CAPÍTULO 1 EL MUNDO ONÍRICO DE BLANCA

CAPÍTULO 1

CAPÍTULO 1 EL MUNDO ONÍRICO DE BLANCA   Una fina lluvia del mes de noviembre resbalaba por la ventana de la habitación, mientras unos incipientes relámpagos que anunciaban la llegada de una tormenta iluminaban de vez en cuando la estancia.

La luz de las farolas del puerto rompía la penumbra dejando ver el mobiliario, compuesto por una cama colocada frente a la ventana, una silla llena de ropa lista para ponerse, una mesilla de noche hecha con un gran tronco de árbol donde reposaba un despertador antiguo, un portarretratos con un hombre y una mujer abrazando a una niña pequeña, y un perchero de pared donde colgaba un chubasquero naranja. A sus pies, en el suelo, perfectamente colocadas, unas botas altas de goma.

El ruido de las sirenas de los barcos que regresaban con sus bodegas cargadas en su gran mayoría de sardinas, que pronto serían llevadas a la lonja y posteriormente subastadas al mejor postor, anunciaba la llegada de los barcos que la tarde anterior habían salido a faenar a la mar.

Eran las 5 de la madrugada cuando el viejo despertador empezó a sonar con gran estrépito. El bulto que se adivinaba debajo de las mantas se movió dejando ver un brazo desnudo que alargaba una mano para apagarlo.

Pasaron varios minutos hasta que aquel cuerpo empezó a moverse. Tras echar las mantas hacia los pies de la cama quedó sentado, con los pies colgando y apoyados en el frío suelo.

En ese momento un rayo iluminó toda la habitación, seguido a los pocos segundos por el estallido de un trueno que hizo vibrar los cristales de la ventana. El cuerpo dio un salto y se incorporó. Quedó inmóvil de pie. Después se estiró y rascó suavemente un cuello escondido debajo de una melenita corta de color castaño claro.

Era el cuerpo de una joven de proporciones bien formada. Su aproximadamente metro sesenta y nueve y sus 52 kilos de peso armonizaban perfectamente con unos pechos firmes como correspondían a una joven de dieciocho años, curtida con el duro trabajo del día a día en las faenas de la mar.

Una voz ronca, procedente del piso inferior de la casa, atravesó las escaleras y penetró en la habitación.

–Blanca, cariño, el desayuno está esperándote.

–Ya voy, papá.

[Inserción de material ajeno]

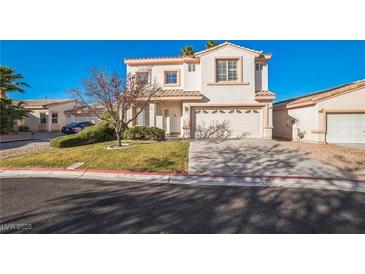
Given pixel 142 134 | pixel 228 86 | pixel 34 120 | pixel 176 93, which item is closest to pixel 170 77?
pixel 176 93

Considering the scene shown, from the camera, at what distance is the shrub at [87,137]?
35.0 feet

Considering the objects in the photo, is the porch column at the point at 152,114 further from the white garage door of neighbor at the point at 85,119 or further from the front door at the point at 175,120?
the white garage door of neighbor at the point at 85,119

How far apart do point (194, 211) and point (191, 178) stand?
91.2 inches

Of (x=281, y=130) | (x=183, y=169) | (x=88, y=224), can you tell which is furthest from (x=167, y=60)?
(x=88, y=224)

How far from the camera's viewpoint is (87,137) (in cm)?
1186

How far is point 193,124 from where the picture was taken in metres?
13.6

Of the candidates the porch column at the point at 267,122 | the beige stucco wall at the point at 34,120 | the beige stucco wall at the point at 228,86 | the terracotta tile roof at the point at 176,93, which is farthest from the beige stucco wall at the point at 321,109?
the beige stucco wall at the point at 34,120

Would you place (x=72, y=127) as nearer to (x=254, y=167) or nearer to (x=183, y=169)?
(x=183, y=169)

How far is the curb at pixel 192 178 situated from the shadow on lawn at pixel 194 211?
0.48 metres

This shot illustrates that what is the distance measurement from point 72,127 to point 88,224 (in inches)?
737

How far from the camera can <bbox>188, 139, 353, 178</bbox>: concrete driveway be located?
6705mm

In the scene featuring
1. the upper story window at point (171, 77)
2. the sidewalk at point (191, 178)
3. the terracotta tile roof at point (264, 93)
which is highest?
the upper story window at point (171, 77)

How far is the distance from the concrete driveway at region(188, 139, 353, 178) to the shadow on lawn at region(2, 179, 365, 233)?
1605 millimetres

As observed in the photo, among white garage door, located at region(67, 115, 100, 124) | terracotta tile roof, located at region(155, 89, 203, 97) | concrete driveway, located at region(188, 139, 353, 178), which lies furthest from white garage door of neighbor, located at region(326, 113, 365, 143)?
white garage door, located at region(67, 115, 100, 124)
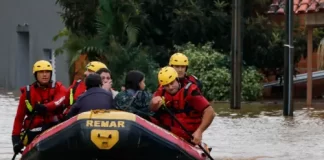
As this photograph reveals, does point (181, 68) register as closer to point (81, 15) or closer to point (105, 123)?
point (105, 123)

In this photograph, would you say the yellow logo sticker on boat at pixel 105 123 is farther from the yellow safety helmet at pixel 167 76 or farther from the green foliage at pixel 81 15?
the green foliage at pixel 81 15

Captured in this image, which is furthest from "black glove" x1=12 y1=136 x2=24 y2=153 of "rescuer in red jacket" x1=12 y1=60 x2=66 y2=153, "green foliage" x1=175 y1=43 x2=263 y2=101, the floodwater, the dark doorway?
the dark doorway

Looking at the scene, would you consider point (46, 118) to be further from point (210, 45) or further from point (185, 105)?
point (210, 45)

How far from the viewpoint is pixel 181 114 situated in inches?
488

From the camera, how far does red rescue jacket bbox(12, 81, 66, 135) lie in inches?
488

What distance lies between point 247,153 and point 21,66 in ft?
94.0

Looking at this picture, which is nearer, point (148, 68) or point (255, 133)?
point (255, 133)

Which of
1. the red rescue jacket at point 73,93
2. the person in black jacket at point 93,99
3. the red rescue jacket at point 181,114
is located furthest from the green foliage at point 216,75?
the person in black jacket at point 93,99

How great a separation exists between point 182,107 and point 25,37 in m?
31.7

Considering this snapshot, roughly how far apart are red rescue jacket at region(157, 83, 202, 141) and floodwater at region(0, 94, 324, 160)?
130 inches

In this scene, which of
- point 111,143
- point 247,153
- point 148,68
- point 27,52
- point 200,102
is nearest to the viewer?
point 111,143

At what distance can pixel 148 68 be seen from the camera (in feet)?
95.7

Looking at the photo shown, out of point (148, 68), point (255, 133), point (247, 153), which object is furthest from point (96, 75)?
point (148, 68)

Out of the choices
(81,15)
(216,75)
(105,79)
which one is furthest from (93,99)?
(81,15)
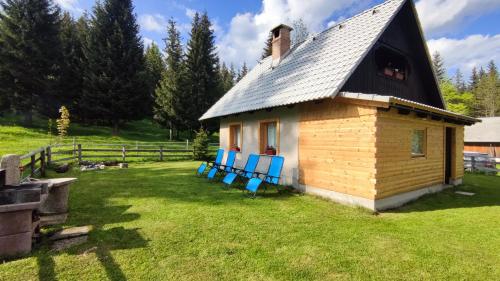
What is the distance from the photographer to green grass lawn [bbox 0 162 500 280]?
3.38 meters

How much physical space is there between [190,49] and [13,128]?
1802 cm

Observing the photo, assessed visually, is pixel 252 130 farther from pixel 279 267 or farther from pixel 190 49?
pixel 190 49

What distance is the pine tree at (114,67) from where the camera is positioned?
81.1ft

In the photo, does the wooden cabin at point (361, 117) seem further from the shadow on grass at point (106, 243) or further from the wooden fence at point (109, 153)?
the wooden fence at point (109, 153)

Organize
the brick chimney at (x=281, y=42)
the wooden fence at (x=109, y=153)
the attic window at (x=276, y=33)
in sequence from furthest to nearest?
the wooden fence at (x=109, y=153) < the attic window at (x=276, y=33) < the brick chimney at (x=281, y=42)

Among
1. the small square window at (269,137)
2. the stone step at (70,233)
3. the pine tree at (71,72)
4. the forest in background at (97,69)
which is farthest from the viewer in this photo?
the pine tree at (71,72)

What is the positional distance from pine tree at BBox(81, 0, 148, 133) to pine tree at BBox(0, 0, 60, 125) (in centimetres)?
318

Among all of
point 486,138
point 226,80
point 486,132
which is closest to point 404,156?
point 486,138

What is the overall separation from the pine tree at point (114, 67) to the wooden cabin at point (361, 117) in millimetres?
17940

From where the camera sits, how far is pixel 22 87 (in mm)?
23953

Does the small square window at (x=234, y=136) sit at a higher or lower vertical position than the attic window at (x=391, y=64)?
lower

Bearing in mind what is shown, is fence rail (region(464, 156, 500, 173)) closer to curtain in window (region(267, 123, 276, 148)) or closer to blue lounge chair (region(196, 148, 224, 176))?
curtain in window (region(267, 123, 276, 148))

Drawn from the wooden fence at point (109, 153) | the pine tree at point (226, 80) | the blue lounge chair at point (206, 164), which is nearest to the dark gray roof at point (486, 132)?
the wooden fence at point (109, 153)

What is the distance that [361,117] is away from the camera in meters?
6.42
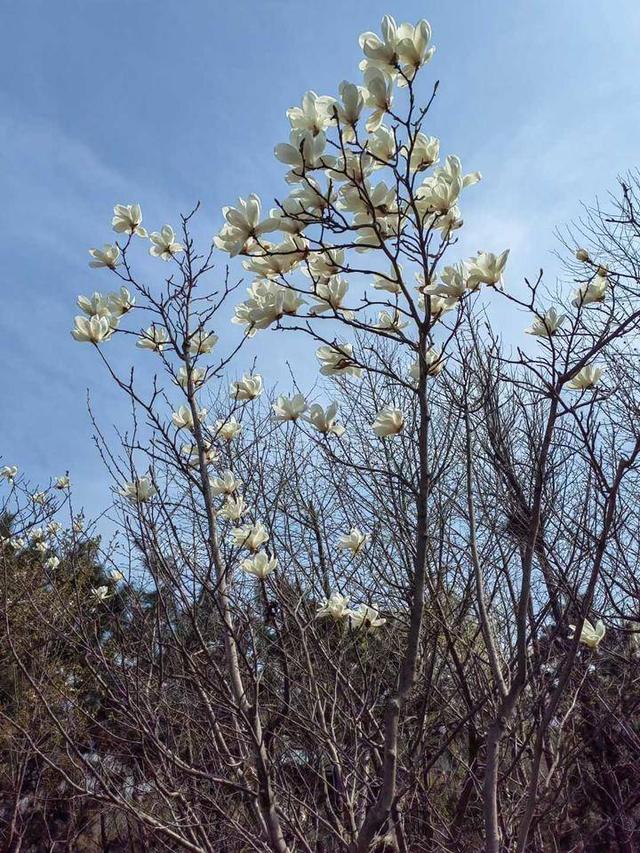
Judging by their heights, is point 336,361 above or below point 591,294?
below

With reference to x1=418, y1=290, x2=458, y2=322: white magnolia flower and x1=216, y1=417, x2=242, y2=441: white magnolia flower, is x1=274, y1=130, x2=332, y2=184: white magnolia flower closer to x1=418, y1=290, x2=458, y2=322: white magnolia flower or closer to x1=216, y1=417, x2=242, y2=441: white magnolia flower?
x1=418, y1=290, x2=458, y2=322: white magnolia flower

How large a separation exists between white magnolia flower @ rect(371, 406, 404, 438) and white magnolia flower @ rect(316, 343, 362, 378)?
234mm

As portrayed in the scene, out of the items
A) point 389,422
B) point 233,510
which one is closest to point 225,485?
point 233,510

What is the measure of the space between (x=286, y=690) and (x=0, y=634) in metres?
5.73

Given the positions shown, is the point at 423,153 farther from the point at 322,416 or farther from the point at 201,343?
the point at 201,343

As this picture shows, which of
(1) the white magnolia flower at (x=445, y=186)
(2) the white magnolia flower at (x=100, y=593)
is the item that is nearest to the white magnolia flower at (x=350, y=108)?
(1) the white magnolia flower at (x=445, y=186)

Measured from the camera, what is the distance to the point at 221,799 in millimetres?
3900

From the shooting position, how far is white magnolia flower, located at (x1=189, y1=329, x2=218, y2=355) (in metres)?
2.93

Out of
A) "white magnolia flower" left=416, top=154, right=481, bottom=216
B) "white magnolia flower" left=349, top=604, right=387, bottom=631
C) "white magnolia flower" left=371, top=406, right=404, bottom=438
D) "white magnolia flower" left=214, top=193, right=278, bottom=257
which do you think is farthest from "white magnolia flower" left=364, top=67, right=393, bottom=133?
"white magnolia flower" left=349, top=604, right=387, bottom=631

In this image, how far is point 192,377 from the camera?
2.89 meters

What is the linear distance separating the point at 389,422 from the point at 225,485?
41.5 inches

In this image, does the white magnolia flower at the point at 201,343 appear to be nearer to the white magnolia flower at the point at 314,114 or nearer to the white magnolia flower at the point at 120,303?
the white magnolia flower at the point at 120,303

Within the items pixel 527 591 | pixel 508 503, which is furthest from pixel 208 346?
pixel 508 503

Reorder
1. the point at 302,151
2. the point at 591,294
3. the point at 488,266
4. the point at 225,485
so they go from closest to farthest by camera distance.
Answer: the point at 302,151 < the point at 488,266 < the point at 591,294 < the point at 225,485
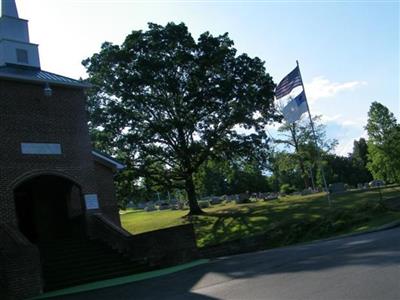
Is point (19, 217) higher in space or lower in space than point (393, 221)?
higher

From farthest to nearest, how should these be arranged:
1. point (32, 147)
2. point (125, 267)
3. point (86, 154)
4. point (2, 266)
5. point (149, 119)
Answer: point (149, 119) < point (86, 154) < point (32, 147) < point (125, 267) < point (2, 266)

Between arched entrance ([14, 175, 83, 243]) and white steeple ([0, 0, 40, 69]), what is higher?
white steeple ([0, 0, 40, 69])

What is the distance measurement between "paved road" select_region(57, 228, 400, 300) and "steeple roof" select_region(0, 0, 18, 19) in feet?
48.4

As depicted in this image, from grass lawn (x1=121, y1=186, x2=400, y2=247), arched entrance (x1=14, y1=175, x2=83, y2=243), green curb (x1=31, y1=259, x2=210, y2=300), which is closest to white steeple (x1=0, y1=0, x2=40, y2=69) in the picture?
arched entrance (x1=14, y1=175, x2=83, y2=243)

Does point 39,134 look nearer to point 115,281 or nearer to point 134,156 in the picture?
point 115,281

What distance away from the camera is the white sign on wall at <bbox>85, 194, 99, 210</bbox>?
21156 millimetres

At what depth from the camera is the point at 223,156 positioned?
4100 centimetres

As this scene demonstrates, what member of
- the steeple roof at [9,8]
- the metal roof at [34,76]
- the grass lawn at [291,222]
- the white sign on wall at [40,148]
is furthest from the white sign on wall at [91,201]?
the steeple roof at [9,8]

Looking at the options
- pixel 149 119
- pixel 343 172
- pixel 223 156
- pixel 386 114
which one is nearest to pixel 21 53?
pixel 149 119

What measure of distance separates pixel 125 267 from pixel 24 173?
5.21m

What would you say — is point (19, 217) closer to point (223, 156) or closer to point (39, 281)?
point (39, 281)

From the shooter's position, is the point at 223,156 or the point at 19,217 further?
the point at 223,156

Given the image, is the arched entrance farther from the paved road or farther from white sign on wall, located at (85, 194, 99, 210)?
the paved road

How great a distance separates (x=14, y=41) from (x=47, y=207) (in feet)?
24.6
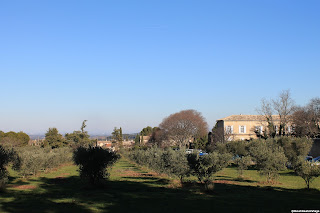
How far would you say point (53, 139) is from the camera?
74188 millimetres

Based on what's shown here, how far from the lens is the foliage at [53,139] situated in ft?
242

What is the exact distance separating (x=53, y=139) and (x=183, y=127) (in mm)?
31910

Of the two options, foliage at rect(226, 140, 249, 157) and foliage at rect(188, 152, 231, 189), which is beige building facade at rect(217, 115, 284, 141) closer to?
Result: foliage at rect(226, 140, 249, 157)

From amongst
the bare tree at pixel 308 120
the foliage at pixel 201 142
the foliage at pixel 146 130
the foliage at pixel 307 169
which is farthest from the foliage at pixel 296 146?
the foliage at pixel 146 130

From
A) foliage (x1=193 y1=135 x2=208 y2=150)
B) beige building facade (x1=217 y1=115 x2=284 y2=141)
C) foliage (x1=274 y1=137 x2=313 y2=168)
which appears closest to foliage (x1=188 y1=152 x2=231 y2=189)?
foliage (x1=274 y1=137 x2=313 y2=168)

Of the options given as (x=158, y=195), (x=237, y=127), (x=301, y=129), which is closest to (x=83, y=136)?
(x=237, y=127)

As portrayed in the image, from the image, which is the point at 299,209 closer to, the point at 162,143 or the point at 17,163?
the point at 17,163

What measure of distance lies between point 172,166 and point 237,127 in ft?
201

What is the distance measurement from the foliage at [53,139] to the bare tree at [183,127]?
2638 centimetres

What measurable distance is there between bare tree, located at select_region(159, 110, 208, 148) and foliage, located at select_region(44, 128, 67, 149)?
26.4m

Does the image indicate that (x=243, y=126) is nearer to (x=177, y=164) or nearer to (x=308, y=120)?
(x=308, y=120)

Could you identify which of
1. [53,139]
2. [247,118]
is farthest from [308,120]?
[53,139]

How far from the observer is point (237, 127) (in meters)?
80.9

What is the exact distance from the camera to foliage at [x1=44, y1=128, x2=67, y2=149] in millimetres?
73875
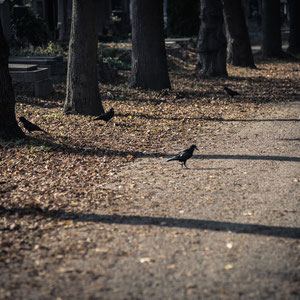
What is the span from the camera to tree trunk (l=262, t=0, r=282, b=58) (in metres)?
28.2

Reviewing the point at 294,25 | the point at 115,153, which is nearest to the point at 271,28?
the point at 294,25

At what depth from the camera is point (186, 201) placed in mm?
6668

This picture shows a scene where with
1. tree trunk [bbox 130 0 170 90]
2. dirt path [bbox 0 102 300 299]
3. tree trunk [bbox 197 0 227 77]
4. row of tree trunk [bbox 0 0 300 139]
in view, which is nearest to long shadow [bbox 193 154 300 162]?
dirt path [bbox 0 102 300 299]

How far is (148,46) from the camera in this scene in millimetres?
16219

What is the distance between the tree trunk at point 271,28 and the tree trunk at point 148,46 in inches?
545

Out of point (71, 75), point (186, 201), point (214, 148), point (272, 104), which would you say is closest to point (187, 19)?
point (272, 104)

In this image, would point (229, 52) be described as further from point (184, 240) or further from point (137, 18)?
point (184, 240)

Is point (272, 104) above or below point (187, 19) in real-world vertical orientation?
below

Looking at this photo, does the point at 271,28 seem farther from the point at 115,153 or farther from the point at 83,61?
the point at 115,153

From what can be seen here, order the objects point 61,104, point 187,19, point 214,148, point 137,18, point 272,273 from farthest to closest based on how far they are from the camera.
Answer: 1. point 187,19
2. point 137,18
3. point 61,104
4. point 214,148
5. point 272,273


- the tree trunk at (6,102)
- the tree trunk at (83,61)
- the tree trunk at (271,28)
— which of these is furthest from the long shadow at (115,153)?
the tree trunk at (271,28)

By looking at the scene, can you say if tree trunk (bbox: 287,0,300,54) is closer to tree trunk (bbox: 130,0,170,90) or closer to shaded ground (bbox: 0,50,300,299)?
tree trunk (bbox: 130,0,170,90)

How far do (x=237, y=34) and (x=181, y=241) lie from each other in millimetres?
19634

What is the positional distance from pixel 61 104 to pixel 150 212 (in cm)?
850
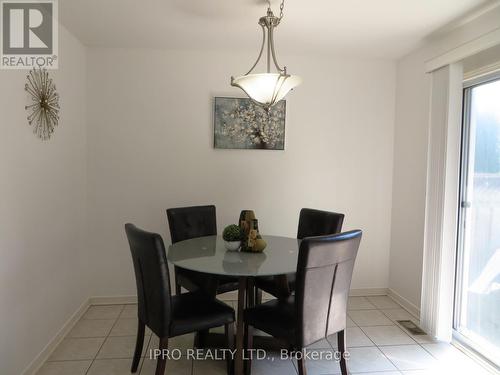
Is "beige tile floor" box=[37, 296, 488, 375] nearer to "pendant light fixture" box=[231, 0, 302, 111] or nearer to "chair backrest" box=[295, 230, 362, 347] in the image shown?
"chair backrest" box=[295, 230, 362, 347]

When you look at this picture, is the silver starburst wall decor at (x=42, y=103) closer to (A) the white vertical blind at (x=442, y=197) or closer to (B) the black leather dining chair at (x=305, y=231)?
(B) the black leather dining chair at (x=305, y=231)

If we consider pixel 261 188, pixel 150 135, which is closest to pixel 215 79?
pixel 150 135

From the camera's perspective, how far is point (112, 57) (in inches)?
120

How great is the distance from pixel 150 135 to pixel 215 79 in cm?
80

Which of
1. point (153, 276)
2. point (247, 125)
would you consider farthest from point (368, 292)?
point (153, 276)

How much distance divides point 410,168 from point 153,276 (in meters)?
2.46

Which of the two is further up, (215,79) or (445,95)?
(215,79)

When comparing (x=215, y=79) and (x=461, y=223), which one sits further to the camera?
(x=215, y=79)

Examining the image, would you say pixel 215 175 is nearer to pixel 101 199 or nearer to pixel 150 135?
pixel 150 135

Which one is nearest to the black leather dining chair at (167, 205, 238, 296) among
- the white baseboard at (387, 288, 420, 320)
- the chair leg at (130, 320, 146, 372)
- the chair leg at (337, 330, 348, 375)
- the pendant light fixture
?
the chair leg at (130, 320, 146, 372)

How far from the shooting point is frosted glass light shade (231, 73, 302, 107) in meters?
1.91

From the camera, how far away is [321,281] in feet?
5.81

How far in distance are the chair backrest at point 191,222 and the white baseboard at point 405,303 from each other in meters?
1.88

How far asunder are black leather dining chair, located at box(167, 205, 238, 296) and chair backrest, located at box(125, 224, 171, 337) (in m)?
0.40
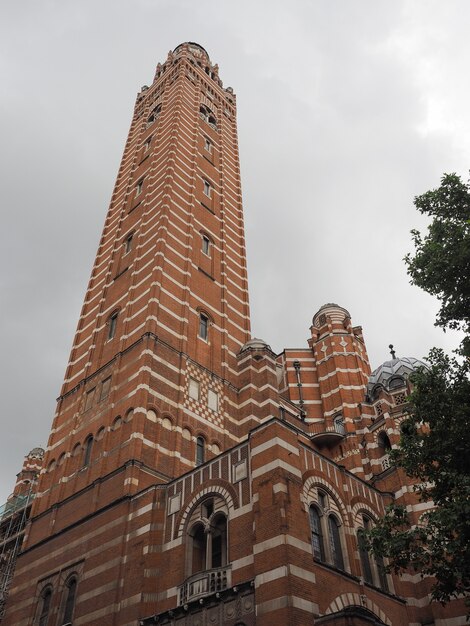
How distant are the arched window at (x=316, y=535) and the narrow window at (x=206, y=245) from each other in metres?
21.8

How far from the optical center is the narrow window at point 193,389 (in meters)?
29.7

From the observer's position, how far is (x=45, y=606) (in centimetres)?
2442

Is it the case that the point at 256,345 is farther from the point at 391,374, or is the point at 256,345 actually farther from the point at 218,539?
the point at 218,539

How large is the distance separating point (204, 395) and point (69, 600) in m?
11.1

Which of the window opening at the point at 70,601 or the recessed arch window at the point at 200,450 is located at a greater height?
the recessed arch window at the point at 200,450

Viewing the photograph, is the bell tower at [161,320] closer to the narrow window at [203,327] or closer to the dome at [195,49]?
the narrow window at [203,327]

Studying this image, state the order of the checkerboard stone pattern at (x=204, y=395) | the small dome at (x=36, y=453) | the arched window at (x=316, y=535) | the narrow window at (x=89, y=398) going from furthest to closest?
the small dome at (x=36, y=453), the narrow window at (x=89, y=398), the checkerboard stone pattern at (x=204, y=395), the arched window at (x=316, y=535)

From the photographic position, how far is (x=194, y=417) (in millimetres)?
28906

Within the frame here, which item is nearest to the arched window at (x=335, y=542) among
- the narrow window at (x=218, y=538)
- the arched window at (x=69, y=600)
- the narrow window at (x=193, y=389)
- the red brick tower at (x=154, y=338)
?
the narrow window at (x=218, y=538)

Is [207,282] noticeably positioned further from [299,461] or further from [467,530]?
[467,530]

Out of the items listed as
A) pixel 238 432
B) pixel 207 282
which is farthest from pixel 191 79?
pixel 238 432

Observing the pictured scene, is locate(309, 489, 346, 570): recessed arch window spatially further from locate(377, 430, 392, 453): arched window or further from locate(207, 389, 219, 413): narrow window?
locate(377, 430, 392, 453): arched window

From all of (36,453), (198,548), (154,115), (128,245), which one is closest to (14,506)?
(36,453)

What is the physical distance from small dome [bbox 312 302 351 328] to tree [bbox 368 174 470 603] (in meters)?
29.4
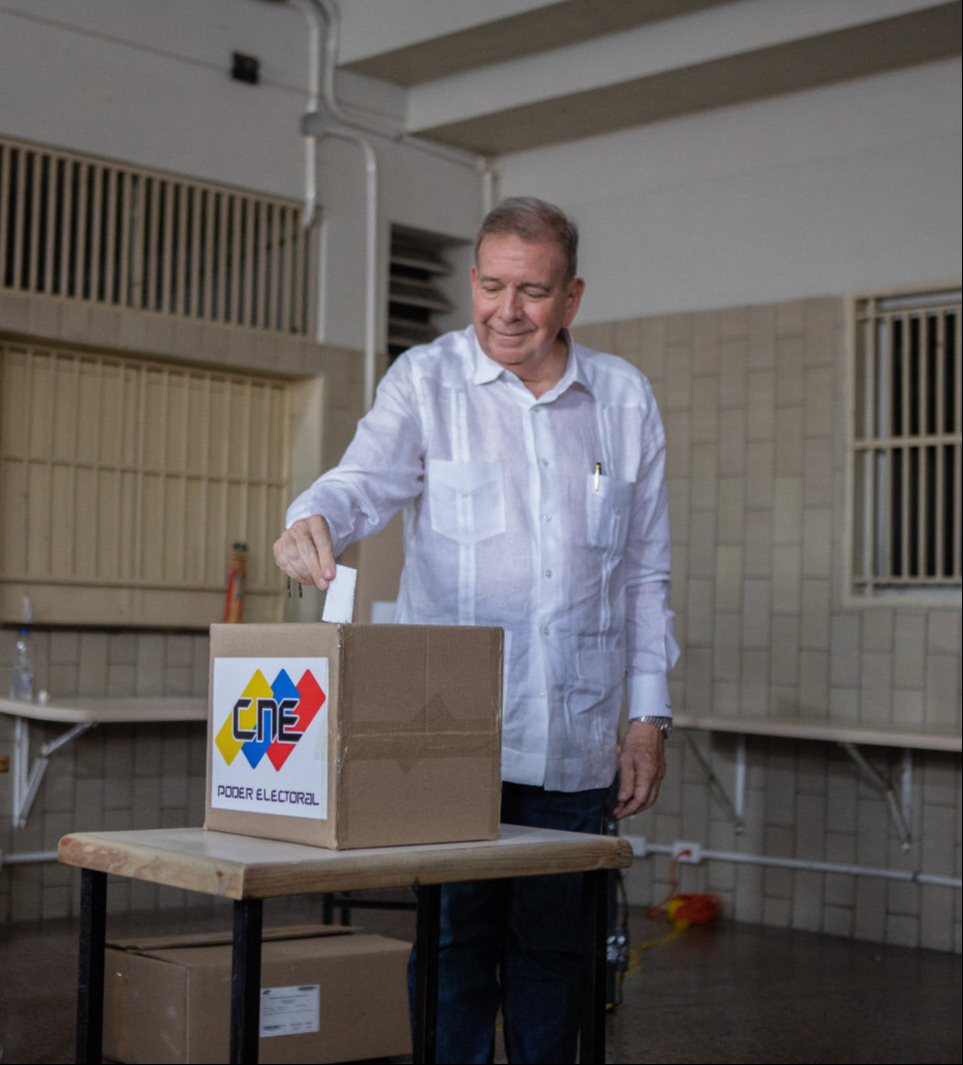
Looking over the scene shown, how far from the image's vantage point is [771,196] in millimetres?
5848

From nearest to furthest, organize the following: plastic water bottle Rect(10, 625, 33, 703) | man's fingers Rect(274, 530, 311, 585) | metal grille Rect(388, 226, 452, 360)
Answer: man's fingers Rect(274, 530, 311, 585) < plastic water bottle Rect(10, 625, 33, 703) < metal grille Rect(388, 226, 452, 360)

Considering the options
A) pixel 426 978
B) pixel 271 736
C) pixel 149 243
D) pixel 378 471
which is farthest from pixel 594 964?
pixel 149 243

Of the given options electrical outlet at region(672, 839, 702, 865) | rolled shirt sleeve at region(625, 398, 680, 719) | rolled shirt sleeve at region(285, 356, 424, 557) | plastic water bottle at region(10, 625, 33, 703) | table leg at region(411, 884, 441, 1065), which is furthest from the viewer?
electrical outlet at region(672, 839, 702, 865)

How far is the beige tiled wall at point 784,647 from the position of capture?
17.6ft

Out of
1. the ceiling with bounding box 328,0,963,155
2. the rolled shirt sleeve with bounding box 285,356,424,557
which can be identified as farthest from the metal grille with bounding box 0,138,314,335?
the rolled shirt sleeve with bounding box 285,356,424,557

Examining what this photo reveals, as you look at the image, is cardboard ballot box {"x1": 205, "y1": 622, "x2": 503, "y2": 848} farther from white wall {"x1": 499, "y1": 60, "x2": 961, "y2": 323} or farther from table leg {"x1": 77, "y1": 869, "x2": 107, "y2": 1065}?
white wall {"x1": 499, "y1": 60, "x2": 961, "y2": 323}

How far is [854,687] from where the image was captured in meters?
5.53

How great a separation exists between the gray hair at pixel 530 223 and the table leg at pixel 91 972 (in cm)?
108

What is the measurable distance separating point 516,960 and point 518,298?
3.20 feet

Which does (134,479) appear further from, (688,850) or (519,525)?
(519,525)

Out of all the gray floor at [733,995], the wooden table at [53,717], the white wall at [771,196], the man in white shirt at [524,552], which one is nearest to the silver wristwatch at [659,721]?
the man in white shirt at [524,552]

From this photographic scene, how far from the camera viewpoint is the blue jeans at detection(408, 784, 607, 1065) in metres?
2.20

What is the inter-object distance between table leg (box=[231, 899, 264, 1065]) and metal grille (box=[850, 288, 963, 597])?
13.5ft

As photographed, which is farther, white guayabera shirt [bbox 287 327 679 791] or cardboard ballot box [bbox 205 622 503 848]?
white guayabera shirt [bbox 287 327 679 791]
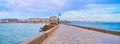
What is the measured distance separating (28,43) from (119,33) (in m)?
17.8

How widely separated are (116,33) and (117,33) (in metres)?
→ 0.32

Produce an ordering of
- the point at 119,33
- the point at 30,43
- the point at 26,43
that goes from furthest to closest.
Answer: the point at 119,33
the point at 30,43
the point at 26,43

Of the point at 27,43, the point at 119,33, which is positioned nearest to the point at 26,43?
the point at 27,43

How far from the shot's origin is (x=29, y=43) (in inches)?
417

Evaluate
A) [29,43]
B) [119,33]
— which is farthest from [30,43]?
[119,33]

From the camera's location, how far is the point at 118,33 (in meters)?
26.3

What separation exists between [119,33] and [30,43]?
57.1 feet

Me visto y enseguida bajo.

En la cocina, preparando un café de puchero mientras untaba unas enormes rebanadas de pan de pueblo con mantequilla, se encontraba Juan. Era el típico marinero del norte, grande, fuerte, de rostro y manos curtidas por el sol, el yodo y el salitre del agua de mar.

El pelo corto, espeso y de color casi blanco, junto a su tez morena, hacían resaltar el color azul claro de sus ojos.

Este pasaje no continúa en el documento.